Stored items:
*** Block opens ***
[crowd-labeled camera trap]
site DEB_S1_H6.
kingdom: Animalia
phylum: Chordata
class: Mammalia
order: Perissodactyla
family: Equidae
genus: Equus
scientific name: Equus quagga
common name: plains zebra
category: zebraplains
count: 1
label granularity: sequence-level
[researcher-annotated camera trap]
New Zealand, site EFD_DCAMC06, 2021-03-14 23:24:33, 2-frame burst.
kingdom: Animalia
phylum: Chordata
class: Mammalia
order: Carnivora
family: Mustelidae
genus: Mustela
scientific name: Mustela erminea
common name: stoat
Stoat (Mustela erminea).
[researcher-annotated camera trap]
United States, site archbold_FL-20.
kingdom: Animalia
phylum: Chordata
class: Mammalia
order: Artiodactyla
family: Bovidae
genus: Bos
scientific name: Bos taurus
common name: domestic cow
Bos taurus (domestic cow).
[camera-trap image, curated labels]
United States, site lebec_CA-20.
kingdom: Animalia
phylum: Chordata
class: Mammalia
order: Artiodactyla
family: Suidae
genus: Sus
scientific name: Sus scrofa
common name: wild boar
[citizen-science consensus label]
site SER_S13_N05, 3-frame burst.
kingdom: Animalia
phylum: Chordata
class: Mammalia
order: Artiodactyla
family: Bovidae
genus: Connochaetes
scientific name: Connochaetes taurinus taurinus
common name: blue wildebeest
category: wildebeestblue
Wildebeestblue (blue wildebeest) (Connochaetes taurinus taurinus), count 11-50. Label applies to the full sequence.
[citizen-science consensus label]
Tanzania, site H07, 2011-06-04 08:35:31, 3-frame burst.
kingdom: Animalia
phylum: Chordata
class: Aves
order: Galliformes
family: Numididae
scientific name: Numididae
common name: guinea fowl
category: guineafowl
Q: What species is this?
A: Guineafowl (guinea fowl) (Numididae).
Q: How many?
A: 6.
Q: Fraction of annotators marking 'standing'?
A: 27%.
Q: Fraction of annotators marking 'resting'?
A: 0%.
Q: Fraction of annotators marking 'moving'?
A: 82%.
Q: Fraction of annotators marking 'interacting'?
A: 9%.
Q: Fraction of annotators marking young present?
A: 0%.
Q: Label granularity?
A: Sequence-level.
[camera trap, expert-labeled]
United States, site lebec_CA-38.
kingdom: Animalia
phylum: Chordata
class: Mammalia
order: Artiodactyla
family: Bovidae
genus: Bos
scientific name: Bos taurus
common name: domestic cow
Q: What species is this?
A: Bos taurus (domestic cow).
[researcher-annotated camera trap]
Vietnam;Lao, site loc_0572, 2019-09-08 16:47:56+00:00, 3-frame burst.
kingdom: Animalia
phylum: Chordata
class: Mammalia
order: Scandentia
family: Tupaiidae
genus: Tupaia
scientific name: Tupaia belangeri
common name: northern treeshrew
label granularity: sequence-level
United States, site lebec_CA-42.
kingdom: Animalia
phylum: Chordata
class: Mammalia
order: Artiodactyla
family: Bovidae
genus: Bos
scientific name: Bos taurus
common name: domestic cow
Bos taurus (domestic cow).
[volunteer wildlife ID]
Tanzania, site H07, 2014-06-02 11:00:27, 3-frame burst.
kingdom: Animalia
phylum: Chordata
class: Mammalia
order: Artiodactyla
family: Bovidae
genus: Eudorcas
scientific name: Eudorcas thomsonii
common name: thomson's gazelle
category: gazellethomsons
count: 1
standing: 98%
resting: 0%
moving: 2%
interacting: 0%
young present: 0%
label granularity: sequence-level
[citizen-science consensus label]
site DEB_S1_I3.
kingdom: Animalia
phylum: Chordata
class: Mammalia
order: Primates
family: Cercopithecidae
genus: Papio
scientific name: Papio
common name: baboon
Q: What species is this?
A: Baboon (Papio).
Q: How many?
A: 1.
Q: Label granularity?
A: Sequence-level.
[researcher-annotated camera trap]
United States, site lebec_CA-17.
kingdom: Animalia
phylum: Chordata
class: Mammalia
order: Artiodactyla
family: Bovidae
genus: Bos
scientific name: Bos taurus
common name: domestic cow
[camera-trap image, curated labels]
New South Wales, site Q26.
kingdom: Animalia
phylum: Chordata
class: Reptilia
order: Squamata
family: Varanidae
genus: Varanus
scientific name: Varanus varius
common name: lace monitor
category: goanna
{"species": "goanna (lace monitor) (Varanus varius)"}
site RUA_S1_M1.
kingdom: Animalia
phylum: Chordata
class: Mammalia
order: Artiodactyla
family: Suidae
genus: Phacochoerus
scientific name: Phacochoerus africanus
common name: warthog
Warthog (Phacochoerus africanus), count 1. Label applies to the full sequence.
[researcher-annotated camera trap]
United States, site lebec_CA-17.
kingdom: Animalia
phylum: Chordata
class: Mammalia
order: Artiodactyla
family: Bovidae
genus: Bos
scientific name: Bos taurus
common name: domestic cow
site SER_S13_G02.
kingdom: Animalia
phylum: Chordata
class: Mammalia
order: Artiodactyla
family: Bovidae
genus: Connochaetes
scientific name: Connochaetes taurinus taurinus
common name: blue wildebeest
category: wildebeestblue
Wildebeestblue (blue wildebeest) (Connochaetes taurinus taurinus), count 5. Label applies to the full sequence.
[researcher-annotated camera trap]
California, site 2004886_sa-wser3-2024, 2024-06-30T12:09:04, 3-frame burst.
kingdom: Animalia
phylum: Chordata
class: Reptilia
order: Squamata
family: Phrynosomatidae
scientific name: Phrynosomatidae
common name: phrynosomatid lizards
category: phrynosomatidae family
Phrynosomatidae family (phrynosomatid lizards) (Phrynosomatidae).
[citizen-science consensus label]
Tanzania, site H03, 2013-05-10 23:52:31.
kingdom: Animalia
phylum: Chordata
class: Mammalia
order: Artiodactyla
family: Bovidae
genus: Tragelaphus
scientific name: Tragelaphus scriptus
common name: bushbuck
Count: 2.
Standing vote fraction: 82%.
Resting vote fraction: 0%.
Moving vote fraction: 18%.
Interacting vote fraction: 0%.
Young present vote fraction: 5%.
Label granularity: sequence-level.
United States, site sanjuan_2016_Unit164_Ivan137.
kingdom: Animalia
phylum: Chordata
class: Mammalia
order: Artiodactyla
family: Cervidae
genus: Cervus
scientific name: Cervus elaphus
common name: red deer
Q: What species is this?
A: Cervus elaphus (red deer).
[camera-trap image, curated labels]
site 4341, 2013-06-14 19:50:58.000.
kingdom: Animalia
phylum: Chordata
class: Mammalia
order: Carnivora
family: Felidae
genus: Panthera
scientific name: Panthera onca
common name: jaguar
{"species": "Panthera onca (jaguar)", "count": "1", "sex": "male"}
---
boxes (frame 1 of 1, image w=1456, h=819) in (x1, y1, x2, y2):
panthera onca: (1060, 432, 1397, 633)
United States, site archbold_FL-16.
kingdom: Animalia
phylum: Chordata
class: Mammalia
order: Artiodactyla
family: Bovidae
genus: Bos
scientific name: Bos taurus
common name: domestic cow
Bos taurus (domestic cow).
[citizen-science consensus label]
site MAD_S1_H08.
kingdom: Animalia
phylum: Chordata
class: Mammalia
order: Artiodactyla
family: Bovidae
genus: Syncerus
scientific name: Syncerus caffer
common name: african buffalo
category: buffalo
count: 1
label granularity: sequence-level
*** Block closes ***
Your assignment - Write the records out again, character for character.

Output for this exercise -
[crowd-labeled camera trap]
site DEB_S1_H6.
kingdom: Animalia
phylum: Chordata
class: Mammalia
order: Perissodactyla
family: Equidae
genus: Equus
scientific name: Equus quagga
common name: plains zebra
category: zebraplains
count: 1
label granularity: sequence-level
[researcher-annotated camera trap]
New Zealand, site EFD_DCAMC06, 2021-03-14 23:24:33, 2-frame burst.
kingdom: Animalia
phylum: Chordata
class: Mammalia
order: Carnivora
family: Mustelidae
genus: Mustela
scientific name: Mustela erminea
common name: stoat
Stoat (Mustela erminea).
[researcher-annotated camera trap]
United States, site archbold_FL-20.
kingdom: Animalia
phylum: Chordata
class: Mammalia
order: Artiodactyla
family: Bovidae
genus: Bos
scientific name: Bos taurus
common name: domestic cow
Bos taurus (domestic cow).
[camera-trap image, curated labels]
United States, site lebec_CA-20.
kingdom: Animalia
phylum: Chordata
class: Mammalia
order: Artiodactyla
family: Suidae
genus: Sus
scientific name: Sus scrofa
common name: wild boar
[citizen-science consensus label]
site SER_S13_N05, 3-frame burst.
kingdom: Animalia
phylum: Chordata
class: Mammalia
order: Artiodactyla
family: Bovidae
genus: Connochaetes
scientific name: Connochaetes taurinus taurinus
common name: blue wildebeest
category: wildebeestblue
Wildebeestblue (blue wildebeest) (Connochaetes taurinus taurinus), count 11-50. Label applies to the full sequence.
[citizen-science consensus label]
Tanzania, site H07, 2011-06-04 08:35:31, 3-frame burst.
kingdom: Animalia
phylum: Chordata
class: Aves
order: Galliformes
family: Numididae
scientific name: Numididae
common name: guinea fowl
category: guineafowl
Q: What species is this?
A: Guineafowl (guinea fowl) (Numididae).
Q: How many?
A: 6.
Q: Fraction of annotators marking 'standing'?
A: 27%.
Q: Fraction of annotators marking 'resting'?
A: 0%.
Q: Fraction of annotators marking 'moving'?
A: 82%.
Q: Fraction of annotators marking 'interacting'?
A: 9%.
Q: Fraction of annotators marking young present?
A: 0%.
Q: Label granularity?
A: Sequence-level.
[camera trap, expert-labeled]
United States, site lebec_CA-38.
kingdom: Animalia
phylum: Chordata
class: Mammalia
order: Artiodactyla
family: Bovidae
genus: Bos
scientific name: Bos taurus
common name: domestic cow
Q: What species is this?
A: Bos taurus (domestic cow).
[researcher-annotated camera trap]
Vietnam;Lao, site loc_0572, 2019-09-08 16:47:56+00:00, 3-frame burst.
kingdom: Animalia
phylum: Chordata
class: Mammalia
order: Scandentia
family: Tupaiidae
genus: Tupaia
scientific name: Tupaia belangeri
common name: northern treeshrew
label granularity: sequence-level
United States, site lebec_CA-42.
kingdom: Animalia
phylum: Chordata
class: Mammalia
order: Artiodactyla
family: Bovidae
genus: Bos
scientific name: Bos taurus
common name: domestic cow
Bos taurus (domestic cow).
[volunteer wildlife ID]
Tanzania, site H07, 2014-06-02 11:00:27, 3-frame burst.
kingdom: Animalia
phylum: Chordata
class: Mammalia
order: Artiodactyla
family: Bovidae
genus: Eudorcas
scientific name: Eudorcas thomsonii
common name: thomson's gazelle
category: gazellethomsons
count: 1
standing: 98%
resting: 0%
moving: 2%
interacting: 0%
young present: 0%
label granularity: sequence-level
[citizen-science consensus label]
site DEB_S1_I3.
kingdom: Animalia
phylum: Chordata
class: Mammalia
order: Primates
family: Cercopithecidae
genus: Papio
scientific name: Papio
common name: baboon
Q: What species is this?
A: Baboon (Papio).
Q: How many?
A: 1.
Q: Label granularity?
A: Sequence-level.
[researcher-annotated camera trap]
United States, site lebec_CA-17.
kingdom: Animalia
phylum: Chordata
class: Mammalia
order: Artiodactyla
family: Bovidae
genus: Bos
scientific name: Bos taurus
common name: domestic cow
[camera-trap image, curated labels]
New South Wales, site Q26.
kingdom: Animalia
phylum: Chordata
class: Reptilia
order: Squamata
family: Varanidae
genus: Varanus
scientific name: Varanus varius
common name: lace monitor
category: goanna
{"species": "goanna (lace monitor) (Varanus varius)"}
site RUA_S1_M1.
kingdom: Animalia
phylum: Chordata
class: Mammalia
order: Artiodactyla
family: Suidae
genus: Phacochoerus
scientific name: Phacochoerus africanus
common name: warthog
Warthog (Phacochoerus africanus), count 1. Label applies to the full sequence.
[researcher-annotated camera trap]
United States, site lebec_CA-17.
kingdom: Animalia
phylum: Chordata
class: Mammalia
order: Artiodactyla
family: Bovidae
genus: Bos
scientific name: Bos taurus
common name: domestic cow
site SER_S13_G02.
kingdom: Animalia
phylum: Chordata
class: Mammalia
order: Artiodactyla
family: Bovidae
genus: Connochaetes
scientific name: Connochaetes taurinus taurinus
common name: blue wildebeest
category: wildebeestblue
Wildebeestblue (blue wildebeest) (Connochaetes taurinus taurinus), count 5. Label applies to the full sequence.
[researcher-annotated camera trap]
California, site 2004886_sa-wser3-2024, 2024-06-30T12:09:04, 3-frame burst.
kingdom: Animalia
phylum: Chordata
class: Reptilia
order: Squamata
family: Phrynosomatidae
scientific name: Phrynosomatidae
common name: phrynosomatid lizards
category: phrynosomatidae family
Phrynosomatidae family (phrynosomatid lizards) (Phrynosomatidae).
[citizen-science consensus label]
Tanzania, site H03, 2013-05-10 23:52:31.
kingdom: Animalia
phylum: Chordata
class: Mammalia
order: Artiodactyla
family: Bovidae
genus: Tragelaphus
scientific name: Tragelaphus scriptus
common name: bushbuck
Count: 2.
Standing vote fraction: 82%.
Resting vote fraction: 0%.
Moving vote fraction: 18%.
Interacting vote fraction: 0%.
Young present vote fraction: 5%.
Label granularity: sequence-level.
United States, site sanjuan_2016_Unit164_Ivan137.
kingdom: Animalia
phylum: Chordata
class: Mammalia
order: Artiodactyla
family: Cervidae
genus: Cervus
scientific name: Cervus elaphus
common name: red deer
Q: What species is this?
A: Cervus elaphus (red deer).
[camera-trap image, curated labels]
site 4341, 2013-06-14 19:50:58.000.
kingdom: Animalia
phylum: Chordata
class: Mammalia
order: Carnivora
family: Felidae
genus: Panthera
scientific name: Panthera onca
common name: jaguar
{"species": "Panthera onca (jaguar)", "count": "1", "sex": "male"}
---
boxes (frame 1 of 1, image w=1456, h=819) in (x1, y1, x2, y2):
panthera onca: (1060, 432, 1397, 633)
United States, site archbold_FL-16.
kingdom: Animalia
phylum: Chordata
class: Mammalia
order: Artiodactyla
family: Bovidae
genus: Bos
scientific name: Bos taurus
common name: domestic cow
Bos taurus (domestic cow).
[citizen-science consensus label]
site MAD_S1_H08.
kingdom: Animalia
phylum: Chordata
class: Mammalia
order: Artiodactyla
family: Bovidae
genus: Syncerus
scientific name: Syncerus caffer
common name: african buffalo
category: buffalo
count: 1
label granularity: sequence-level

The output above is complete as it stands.